Withdrawal of inhaled corticosteroids from COPD patients with mild or moderate airflow limitation in primary care: feasibility trial reveals high prevalence of suspected undiagnosed asthma
Problem
Higher-dosage inhaled corticosteroids (ICS) are frequently prescribed outside guidelines to COPD patients with mild or moderate airflow limitation (FEV1 (forced expiratory volume in one second) ≥50% predicted) and low exacerbation risk, despite little evidence of benefit and risk of adverse effects.This trial aimed to explore the feasibility of withdrawing higher-dosage ICS therapy from eligible COPD patients with mild or moderate airflow limitation in primary care.
Approach
This was an open, feasibility trial in primary care.
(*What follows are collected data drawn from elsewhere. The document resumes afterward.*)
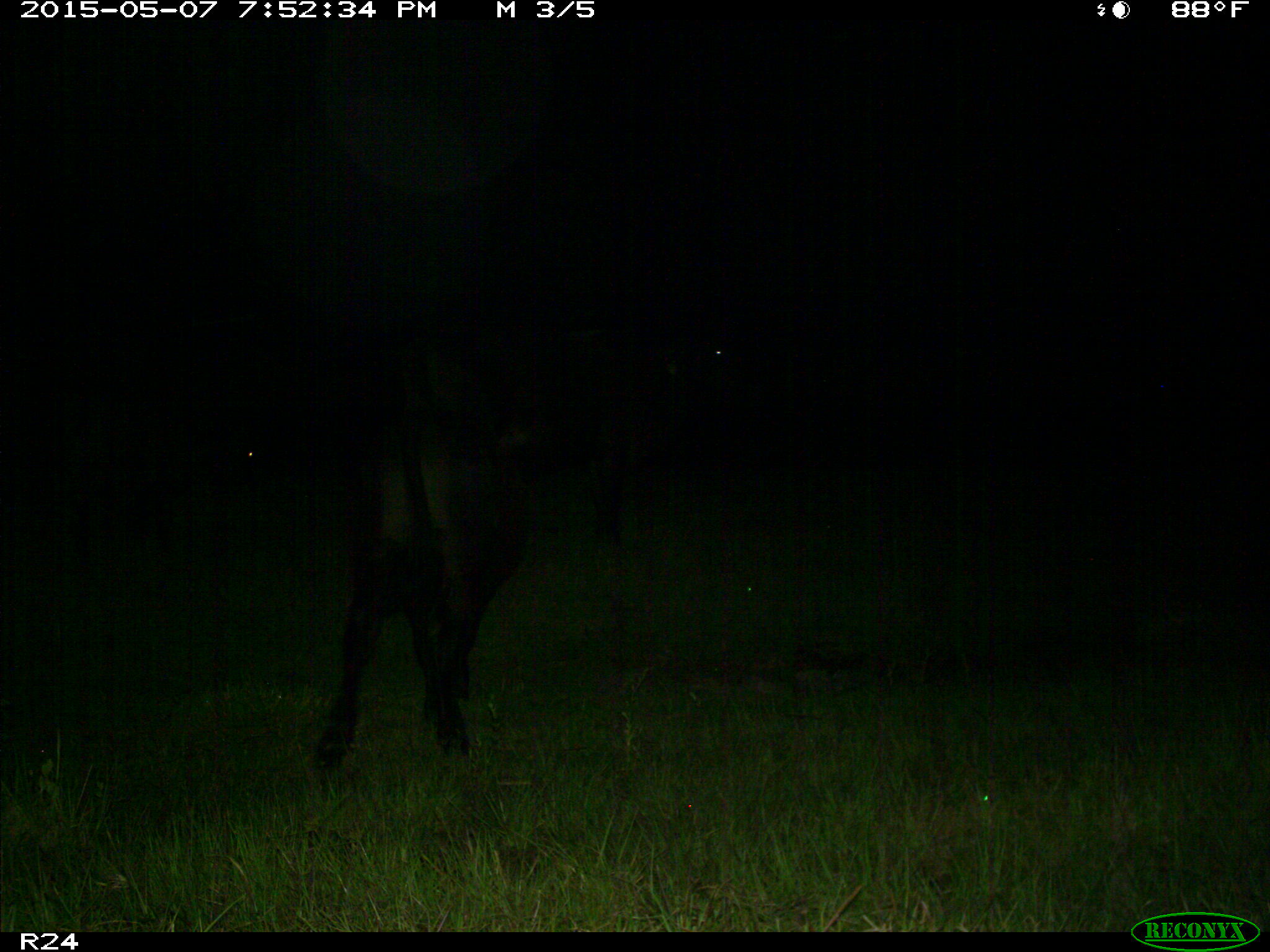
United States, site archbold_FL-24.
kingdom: Animalia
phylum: Chordata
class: Mammalia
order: Artiodactyla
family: Bovidae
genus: Bos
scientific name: Bos taurus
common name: domestic cow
Outcome measures included the prevalence of suitable participants, the accuracy of their identification and their willingness to accept open randomisation to discontinue ICS therapy for up to six months with monitoring at baseline, three and six months.
Findings
392 (13%) of 2967 COPD patients from 20 primary care practices (209,618 total population) were identified as potentially eligible for ICS withdrawal by algorithm search of electronic records. Following individual record review, 243 (62%) of these were deemed ineligible because of (a) one severe or two moderate COPD exacerbations in the previous year (86, 22%); (b) severe airflow limitation (65, 17%); (c) asthma (15, 4%); (d) active cancer, dementia, palliative care, drug or alcohol dependence or being housebound (77, 20%). The remainder (149) were invited for assessment. 61 attended and all agreed to randomisation to ICS withdrawal or usual care. At baseline assessment, 10 exhibited significant reversibility at spirometry testing (FEV1 reversibility >12% and 200ml) which was a safety exclusion criterion, 2 had suffered two or more moderate COPD exacerbations, identifiable at interview only, in the prior year, 7 had severe airflow limitation and 2 had normal spirometry. 40 were randomised. Over the ensuing 6 months, 1 patient died of a cause unrelated to the study and another was lost to follow up. 18 (45%) of the 38 (10 withdrawal, 8 usual care) exhibited previously undocumented evidence of FEV1 variability consistent with asthma. This was supported by significant associations in the ICS withdrawal group between FEV1 variability and elevated fractional exhaled nitric oxide (FeNO) (p=0.04), history of atopy (p=0.01), elevated symptom score (p=0.04) and poorer quality of life (p=0.04).
Consequences
Open, randomised allocation of eligible patients to withdrawal of ICS therapy or usual care was acceptable. Retention at follow-up for 6 months was excellent. Identification of COPD patients with mild or moderate airflow limitation suitable for a trial of withdrawal of higher-dosage ICS therapy was difficult because of poor recording of suitability criteria (undocumented exacerbations and unreliable lung function). Nearly 50% of eligible participants with no previously recorded evidence of bronchodilator reversibility or past history of asthma demonstrated FEV1 variability suggestive of it. Primary care teams should be aware of the possibility of previously undiagnosed asthma being uncovered in significant numbers of COPD patients whose treatment is reviewed.